Studio album by X Marks the Pedwalk
- Released: 1996
- Recorded: 1996
- Genre: Synthpop, electro-industrial
- Length: 67:49
- Label: Zoth Ommog, Metropolis Records
- Producer: Sevren Ni-arb (André Schmechta)

X Marks the Pedwalk chronology
| Meshwork (1995) | Drawback (1996) | Inner Zone Journey (2010) |

= Drawback (album) =

Drawback is the name of the fifth album by German band X Marks the Pedwalk. It was released by Zoth Ommog in Europe and Metropolis Records in North America, both in CD format.

==Summary==
This album expanded on the stylistic change that was evident with X Marks the Pedwalk's previous release, Meshwork. According to frontman André Schmechta, Drawback is his favorite X Marks the Pedwalk release.

Regarding the cover and inside art, Schmechta has said: "And do not ask me about helicopters!! I do not know what they could have to do with "Drawback"?! When I showed the sleeve to Estefania I asked her the same question and she laughed saying: 'Helicopters can be very fast...like time can be!'" The themes of time and its passage are recurring motifs in the lyrics of the songs on Drawback.

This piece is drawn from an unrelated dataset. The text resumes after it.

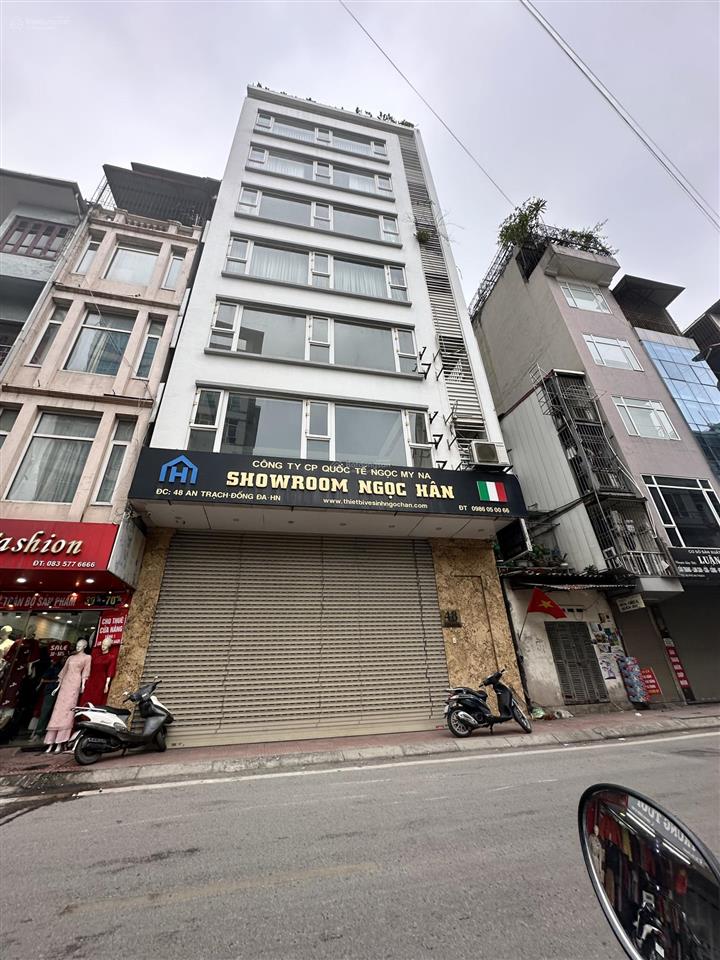 Bán nhà mặt phố nguyễn hoàng  vỉa hè rộng  kinh doanh sầm uất 7 t thang máy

Drawback was released in Europe under the Zoth Ommog catalogue number ZOT 196, and in North America under the Metropolis Records catalogue number MET 076.

==Track listing==
1. "Time Tunnel (Phase One)" – 1:39
2. "Maximum Pace" – 6:21
3. "W.I.T.I.A.K. (What I Taste is a Kiss)" – 5:06
4. "Turn of the Tide (Ebb Tide Mix)" – 4:23
5. "Time Tunnel (Phase Two)" – 3:41
6. "Sweep Hand" – 4:55
7. "The Past" – 5:06
8. "Turn Of The Tide" – 6:03
9. "Drawback" – 6:49
10. "Sweep Hand (Timeless 8.0)" – 4:33
11. "Clip the Lines" – 6:29
12. "Mi_X Marks the Pedwalk" – 12:36

==Personnel==
- Sevren Ni-arb
- Raive Yarx
- Estefania

All words and music on Drawback were written by André Schmechta, under the name Sevren Ni-arb. All songs were performed by André and Thorsten Schmechta, under the names Sevren Ni-arb and Raive Yarx, respectively. Female vocals on "W.I.T.I.A.K.", "Drawback", and "Clip the Lines" performed by Stephanie Schmechta (as Estefania). Drawback was recorded and mixed at T.G.I.F. studios in Germany.